First publicly mooted in 2019, the much-delayed Infrastructure Asset Pre-Assessment (IA-Pre) program will require satcom providers to get on-site, third-party assessors to validate their compliance with cybersecurity standards before they can bid on CSCO contracts to sell their services to the U.S. military, Reece said.
The Space Force already maintains a list of certified third-party assessors—known as Agents of the Security Control Assessor (ASCA)—who help validate contractor compliance with existing security standards under the DOD’s Risk Management Framework. “The preference is to use those,” said Reece, “because they’re validated providers of those assessment capabilities.”
The move to finally implement IA-Pre comes amid growing concerns that near-peer adversaries could use cyberattacks to blind or cripple commercial satellites on which the U.S. military increasingly relies for its communications.
The IA-Pre standards have yet to be published, but industry sources said they will be based on those set by the National Institute for Standards and Technology (NIST) in its Special Publication 800-53, with an overlay of additional measures specific to the space sector. Reece said the standards would cover spacecraft, ground stations, teleports, and vendors’ business IT networks.
Industry representatives have been involved in drawing up the plans for IA-Pre and welcomed the news. “We’re very encouraged that from the national level down, we’re actually seeing this emphasis on ensuring that we’ve got a [satcom] network, which is provided in the most secure posture, and is evaluated accordingly,” said Rebecca Cowen-Hirsch, senior vice president of U.S. government strategy and policy for U.K.-based satcom provider Inmarsat. IA-Pre would provide CSCO the capability to “actually discriminate between those [providers] that have made the investments versus those that are just providing bare minimum [security] capability.”

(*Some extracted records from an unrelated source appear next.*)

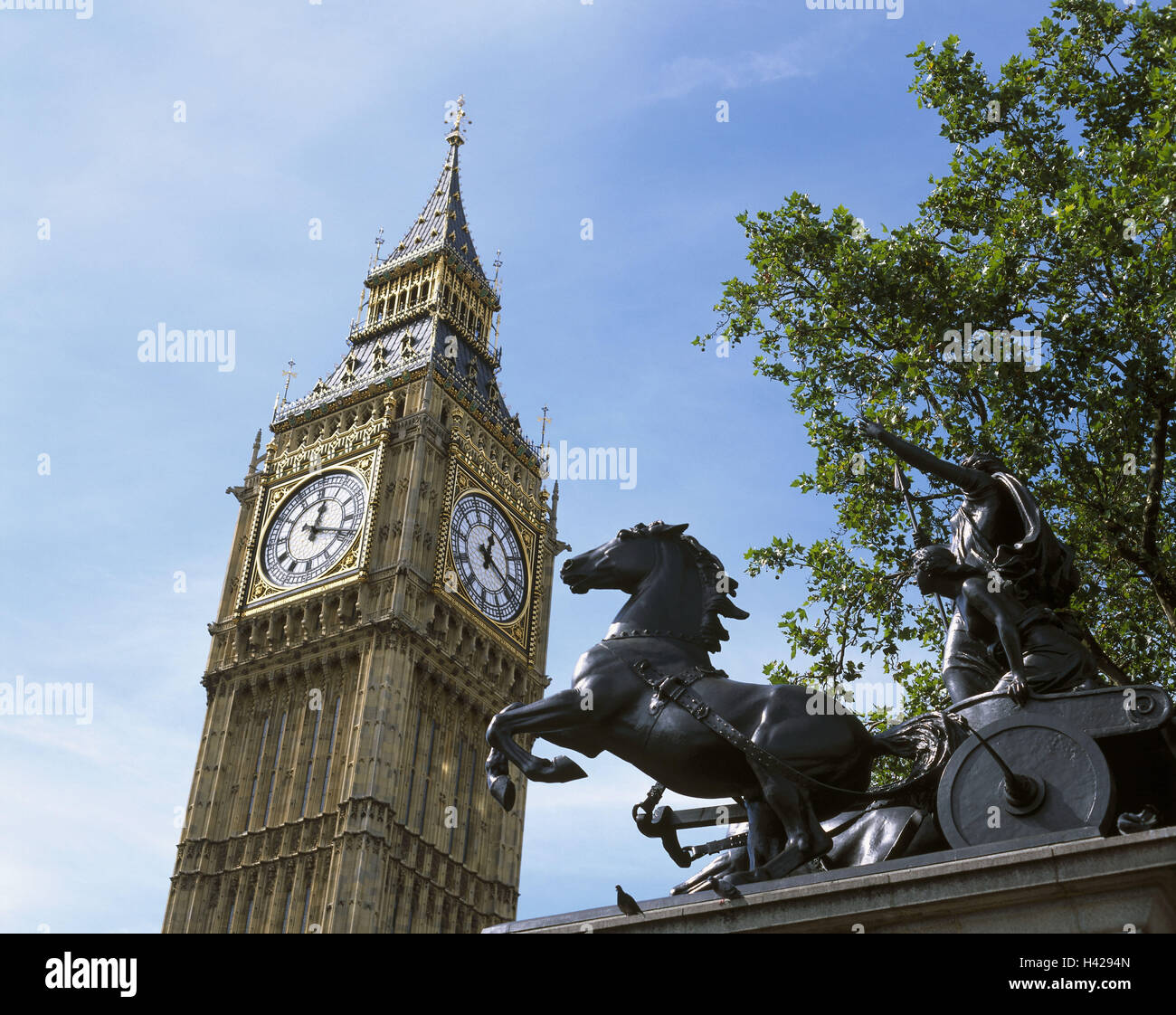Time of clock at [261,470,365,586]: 12:18
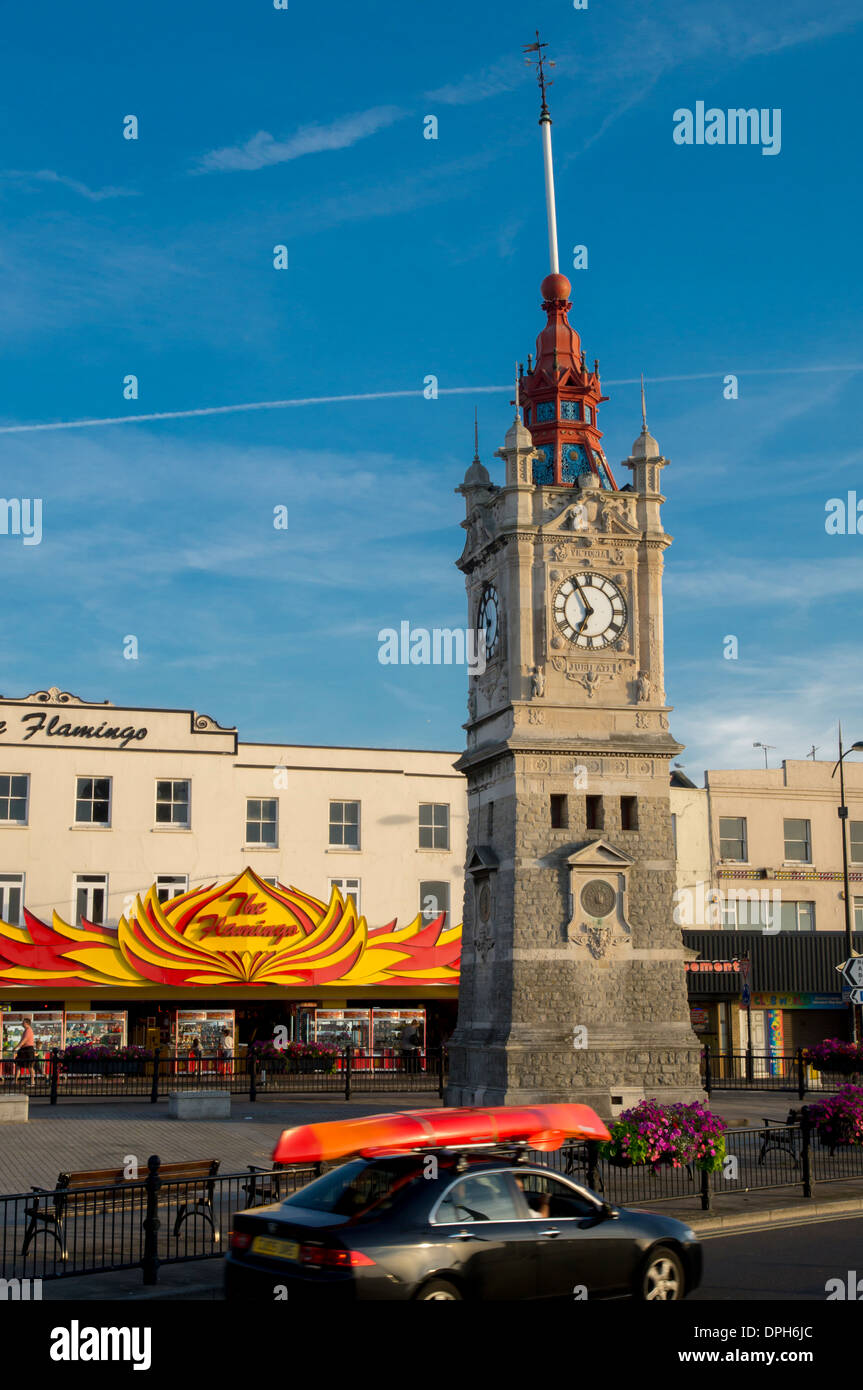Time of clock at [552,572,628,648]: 6:55
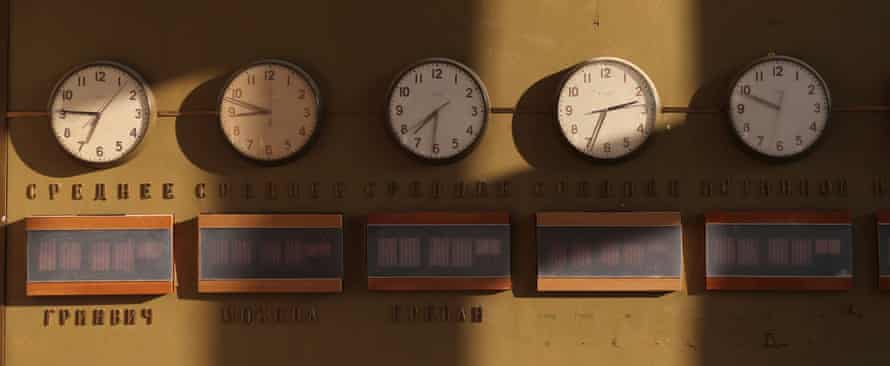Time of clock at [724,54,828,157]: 9:48
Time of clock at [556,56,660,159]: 2:33
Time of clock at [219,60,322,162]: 8:47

Indeed, Reece said, the aim of IA-Pre was to “level the [cybersecurity] playing field between MilSatCom [the military’s own satellite communications] and ComSatCom [the commercial capabilities it buys in from the private sector], as they start to be integrated more and more in the warfighter’s toolbag.”
By creating a kind of “approved products list” of space assets that are pre-certified as cyber secure, CSCO also hopes to speed the acquisition process and reduce the administrative burden on both the contractors and the Space Force, Reece said.
“We need to have a good understanding of [the security posture of] what we’re going to be buying,” he said. “And we need to do it beforehand. So that we have it and, when we need [to buy services], we can do it quickly.”
Currently, he said, the self-assessment required as part of the acquisition process is slow and repetitive. Because CSCO often issues contracts for an individual customer—a particular combatant command, for instance—that are bid on by the same group of suppliers, “We end up doing assessments of the same solution over and over again in the acquisition cycle, which slows us down.”
Earlier this year, Space Force Vice Chief of Space Operations Lt. Gen. David D. Thompson told the 2021 C4ISR Conference that the role of CSCO could be expanded to cover the purchase of remote sensing, data analysis, and ISR services, as well as communications.
Reece noted that, as it prepares for that change, CSCO is weighing whether it needs to create specific new IA-Pre standards for Earth observation imagery and other intelligence, surveillance, and reconnaissance satellite services. But he said the aim would be to maintain a common framework for all satellite services, with new requirements only where additional services diverged from satcom in the technologies they used.
“They’re still spacecraft. There’s still data. There are a number of things that apply [to both satcom and ISR services], so the only thing you really have to look at in depth is the deltas,” he said.